=== GIVEN INSTRUCTION 1 ===
Return, unchanged, the records starting with the line that contains "From this vantage" and going on through the line that contains "88.8 inches".

=== SUPPLIED PASSAGE ===
• • •

Change palette register
Change display bank register
Switch display mode (computer, superimpose, video, digitize)

By looking at the VSYNC status you will see a beautifully modified screen from the beginning of one frame.

[jimbobaby]

Thank you, malikto999, very interesting!

So, from what i think of the info, perhaps bit 1 and 0 are not fully complementary all the time. As the graphs says, the blanking period is separated in 3 parts (front porch, vsync and back porch?), so i don't know what value has on bit 1 during all the vertical blanking period. Perhaps its the same during the full 3.49msec time.

Anyway, best to check for transition of vsync bit, to be sure.

[jimbobaby]

Well, with Pere instructions (on an old message) of how to make a development environment, i have tested the vsync code (i hope he doesn't mind ).

I have done some testing, and the idea of wait for vsync to end (if already there) and then wait for start again, doesn't seem to work, apparently.

Then, for tests,i replaced the keyboard routine for an automatic scroll, and draw less rectangles (3 to 1).

If i take out the vsync check, the "sprite" moves fast.
If i put the vsync back again, it's somewhat slower (good), and seems mostly "on sync" (there are some issues with the clearing old position, and some flicker, but less than before).
If the "sprite" (foreground) is 3 times wider (3 rectangles), then there is much flicker and almost no difference between vsync on or off.

(My windows computer is very old, and i'm using mutsu emulator, so ymmv)

My take on this, based on what i see, is that drawing code is slower than 2msec, still executing (sometimes at least) after vsync ends, or that some of the code is messing with video somehow.

Attached src&disk. Only changed the WaitKey routine behaviour, and the number of rectangles on FILLFG (3 to 1).

[jimbobaby]

Well, after a few more tests...

I have taken commented out HALT and SUBRST subroutines, and do it (only the HALT code) at the beginning of the program, just one time during execution, instead of two times (clearing and drawing) each frame.

With this change i get a smooth scroll, but with 3 rectangles "flickering" alternatively like the fake transparency shadows on games drawing on odd frames only. Weird.

But the vsync code seems working, at least.

[pser1]

Well, with Pere instructions (on an old message) of how to make a development environment, i have tested the vsync code (i hope he doesn't mind ).
I have done some testing, and the idea of wait for vsync to end (if already there) and then wait for start again, doesn't seem to work, apparently.
Then, for tests,i replaced the keyboard routine for an automatic scroll, and draw less rectangles (3 to 1).
If i take out the vsync check, the "sprite" moves fast.
If i put the vsync back again, it's somewhat slower (good), and seems mostly "on sync" (there are some issues with the clearing old position, and some flicker, but less than before).
If the "sprite" (foreground) is 3 times wider (3 rectangles), then there is much flicker and almost no difference between vsync on or off.
(My windows computer is very old, and i'm using mutsu emulator, so ymmv)
My take on this, based on what i see, is that drawing code is slower than 2msec, still executing (sometimes at least) after vsync ends, or that some of the code is messing with video somehow.

• • •

=== DATASET ROWS ===
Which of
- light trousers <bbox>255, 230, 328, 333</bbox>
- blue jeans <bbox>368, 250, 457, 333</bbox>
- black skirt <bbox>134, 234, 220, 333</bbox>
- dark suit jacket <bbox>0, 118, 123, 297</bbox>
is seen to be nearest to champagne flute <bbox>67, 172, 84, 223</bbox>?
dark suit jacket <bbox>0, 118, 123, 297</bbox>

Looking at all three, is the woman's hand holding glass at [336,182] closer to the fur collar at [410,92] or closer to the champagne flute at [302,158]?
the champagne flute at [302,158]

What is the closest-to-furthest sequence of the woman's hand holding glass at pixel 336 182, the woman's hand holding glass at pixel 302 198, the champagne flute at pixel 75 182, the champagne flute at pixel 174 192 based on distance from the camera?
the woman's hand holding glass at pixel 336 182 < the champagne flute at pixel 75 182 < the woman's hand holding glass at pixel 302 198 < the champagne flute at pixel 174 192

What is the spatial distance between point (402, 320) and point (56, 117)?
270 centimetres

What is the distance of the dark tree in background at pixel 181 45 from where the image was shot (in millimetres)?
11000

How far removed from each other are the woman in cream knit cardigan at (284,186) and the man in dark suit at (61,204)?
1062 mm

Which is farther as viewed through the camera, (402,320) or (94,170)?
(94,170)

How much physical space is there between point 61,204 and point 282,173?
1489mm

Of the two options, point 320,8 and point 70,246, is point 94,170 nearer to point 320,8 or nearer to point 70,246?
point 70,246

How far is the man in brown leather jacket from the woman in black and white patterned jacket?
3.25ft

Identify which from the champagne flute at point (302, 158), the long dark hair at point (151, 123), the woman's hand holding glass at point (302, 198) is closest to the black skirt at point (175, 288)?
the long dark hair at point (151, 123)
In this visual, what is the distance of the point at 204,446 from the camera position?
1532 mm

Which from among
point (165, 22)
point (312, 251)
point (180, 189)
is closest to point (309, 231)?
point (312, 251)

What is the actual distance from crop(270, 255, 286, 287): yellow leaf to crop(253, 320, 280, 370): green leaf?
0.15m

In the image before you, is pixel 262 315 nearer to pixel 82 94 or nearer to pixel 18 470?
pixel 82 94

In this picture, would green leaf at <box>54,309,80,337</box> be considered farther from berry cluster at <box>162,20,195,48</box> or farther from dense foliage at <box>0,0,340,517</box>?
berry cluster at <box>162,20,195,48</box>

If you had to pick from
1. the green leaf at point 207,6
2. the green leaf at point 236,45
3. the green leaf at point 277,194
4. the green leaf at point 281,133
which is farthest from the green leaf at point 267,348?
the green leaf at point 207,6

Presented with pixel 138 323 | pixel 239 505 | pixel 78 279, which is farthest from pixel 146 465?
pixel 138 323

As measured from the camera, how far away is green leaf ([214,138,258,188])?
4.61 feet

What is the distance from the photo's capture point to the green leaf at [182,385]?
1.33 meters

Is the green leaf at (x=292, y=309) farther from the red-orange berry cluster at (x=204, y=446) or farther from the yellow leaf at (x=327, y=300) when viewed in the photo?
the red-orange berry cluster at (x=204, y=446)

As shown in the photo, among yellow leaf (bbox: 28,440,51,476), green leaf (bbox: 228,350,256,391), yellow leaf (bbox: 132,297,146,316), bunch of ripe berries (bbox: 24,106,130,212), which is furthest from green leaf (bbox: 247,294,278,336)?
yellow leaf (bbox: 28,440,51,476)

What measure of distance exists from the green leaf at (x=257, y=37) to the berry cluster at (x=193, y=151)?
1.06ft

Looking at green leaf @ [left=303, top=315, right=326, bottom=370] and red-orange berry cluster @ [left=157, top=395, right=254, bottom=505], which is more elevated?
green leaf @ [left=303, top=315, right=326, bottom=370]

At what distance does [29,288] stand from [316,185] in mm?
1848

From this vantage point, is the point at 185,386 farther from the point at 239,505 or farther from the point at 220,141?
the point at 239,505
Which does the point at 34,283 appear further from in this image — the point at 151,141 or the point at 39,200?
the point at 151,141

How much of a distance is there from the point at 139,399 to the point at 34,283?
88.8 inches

• • •

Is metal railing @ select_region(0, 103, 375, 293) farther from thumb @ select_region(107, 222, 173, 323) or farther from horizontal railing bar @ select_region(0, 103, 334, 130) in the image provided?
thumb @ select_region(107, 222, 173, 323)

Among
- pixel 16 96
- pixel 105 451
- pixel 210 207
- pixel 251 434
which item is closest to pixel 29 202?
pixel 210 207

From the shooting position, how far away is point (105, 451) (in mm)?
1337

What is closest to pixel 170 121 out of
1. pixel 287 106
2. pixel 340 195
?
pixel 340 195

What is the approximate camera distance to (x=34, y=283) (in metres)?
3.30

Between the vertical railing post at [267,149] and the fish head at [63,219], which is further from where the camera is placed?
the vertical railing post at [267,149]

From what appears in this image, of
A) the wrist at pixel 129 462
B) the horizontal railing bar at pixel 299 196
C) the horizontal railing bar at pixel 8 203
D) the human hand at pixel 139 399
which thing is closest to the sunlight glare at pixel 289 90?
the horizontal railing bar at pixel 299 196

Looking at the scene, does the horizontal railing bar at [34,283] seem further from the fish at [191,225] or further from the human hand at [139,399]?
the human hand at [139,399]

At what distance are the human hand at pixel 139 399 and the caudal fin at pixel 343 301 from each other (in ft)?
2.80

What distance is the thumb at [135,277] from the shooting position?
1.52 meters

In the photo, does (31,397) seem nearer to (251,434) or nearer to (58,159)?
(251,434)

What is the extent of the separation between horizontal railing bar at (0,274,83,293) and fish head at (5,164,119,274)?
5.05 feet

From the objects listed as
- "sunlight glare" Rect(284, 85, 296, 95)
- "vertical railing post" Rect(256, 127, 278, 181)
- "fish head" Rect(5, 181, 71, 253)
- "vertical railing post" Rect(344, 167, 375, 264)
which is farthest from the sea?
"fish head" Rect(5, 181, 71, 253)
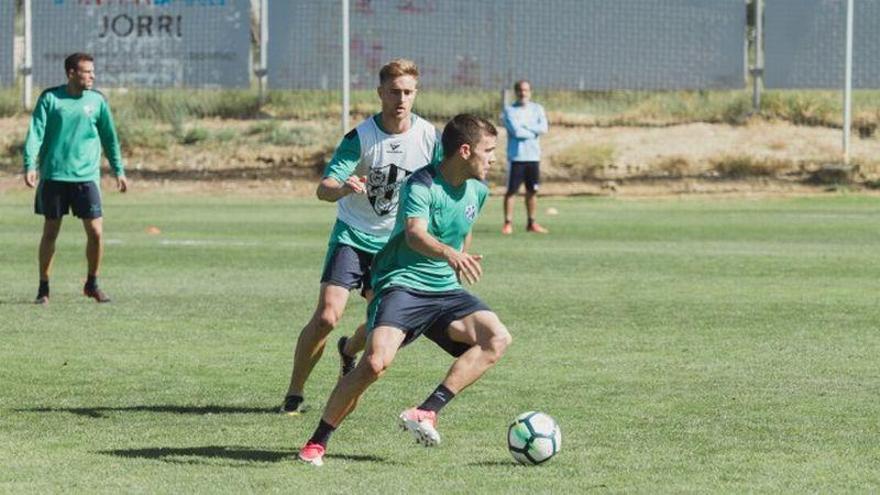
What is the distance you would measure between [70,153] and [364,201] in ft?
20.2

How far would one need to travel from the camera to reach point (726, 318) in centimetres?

• • •

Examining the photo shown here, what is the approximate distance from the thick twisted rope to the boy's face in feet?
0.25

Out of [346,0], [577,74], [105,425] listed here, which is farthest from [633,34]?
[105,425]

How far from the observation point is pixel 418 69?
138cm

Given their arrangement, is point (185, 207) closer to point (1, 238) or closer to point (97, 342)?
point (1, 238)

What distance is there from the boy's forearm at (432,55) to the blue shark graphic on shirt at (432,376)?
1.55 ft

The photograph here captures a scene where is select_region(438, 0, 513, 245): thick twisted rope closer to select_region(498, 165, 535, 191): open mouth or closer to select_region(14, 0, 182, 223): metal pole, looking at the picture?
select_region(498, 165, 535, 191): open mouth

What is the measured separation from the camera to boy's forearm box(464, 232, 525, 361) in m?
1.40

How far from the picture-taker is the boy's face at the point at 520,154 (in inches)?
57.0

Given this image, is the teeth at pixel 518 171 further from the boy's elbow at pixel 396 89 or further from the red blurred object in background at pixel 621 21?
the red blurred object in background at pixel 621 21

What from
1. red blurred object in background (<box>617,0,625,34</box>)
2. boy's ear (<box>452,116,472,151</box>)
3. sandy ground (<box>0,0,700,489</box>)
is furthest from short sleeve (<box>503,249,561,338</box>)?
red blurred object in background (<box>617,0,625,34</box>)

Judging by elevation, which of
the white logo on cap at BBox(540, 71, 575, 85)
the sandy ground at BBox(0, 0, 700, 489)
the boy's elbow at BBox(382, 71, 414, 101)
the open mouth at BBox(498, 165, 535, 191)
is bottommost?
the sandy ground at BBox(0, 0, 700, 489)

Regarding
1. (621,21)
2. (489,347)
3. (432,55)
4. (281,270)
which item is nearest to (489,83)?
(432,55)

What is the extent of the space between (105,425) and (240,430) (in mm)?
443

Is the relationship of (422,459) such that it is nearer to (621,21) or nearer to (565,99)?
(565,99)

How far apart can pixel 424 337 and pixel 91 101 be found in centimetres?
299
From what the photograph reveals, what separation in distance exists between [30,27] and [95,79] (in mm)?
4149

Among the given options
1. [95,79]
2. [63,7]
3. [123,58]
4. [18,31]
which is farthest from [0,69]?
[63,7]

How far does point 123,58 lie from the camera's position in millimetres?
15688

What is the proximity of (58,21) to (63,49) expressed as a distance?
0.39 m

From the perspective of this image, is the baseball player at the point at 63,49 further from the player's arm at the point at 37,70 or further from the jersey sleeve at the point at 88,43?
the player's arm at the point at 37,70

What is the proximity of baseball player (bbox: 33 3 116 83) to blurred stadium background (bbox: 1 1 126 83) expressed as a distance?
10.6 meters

• • •

=== GIVEN INSTRUCTION 2 ===
Answer these questions about the forum thread on vsync testing.
(a) What duration is given for the full vertical blanking period?
(b) To what number was the count of rectangles on FILLFG changed, and from what number?
(c) What kind of scroll resulted once the HALT code was run only once, at the beginning of the program?

=== WORKED SOLUTION 1 ===
From this vantage point, is the point at 185,386 farther from the point at 239,505 or farther from the point at 220,141?
the point at 239,505
Which does the point at 34,283 appear further from in this image — the point at 151,141 or the point at 39,200?
the point at 151,141

How much of a distance is there from the point at 139,399 to the point at 34,283?
88.8 inches

=== WORKED SOLUTION 2 ===
(a) 3.49msec
(b) From 3 to 1
(c) A smooth scroll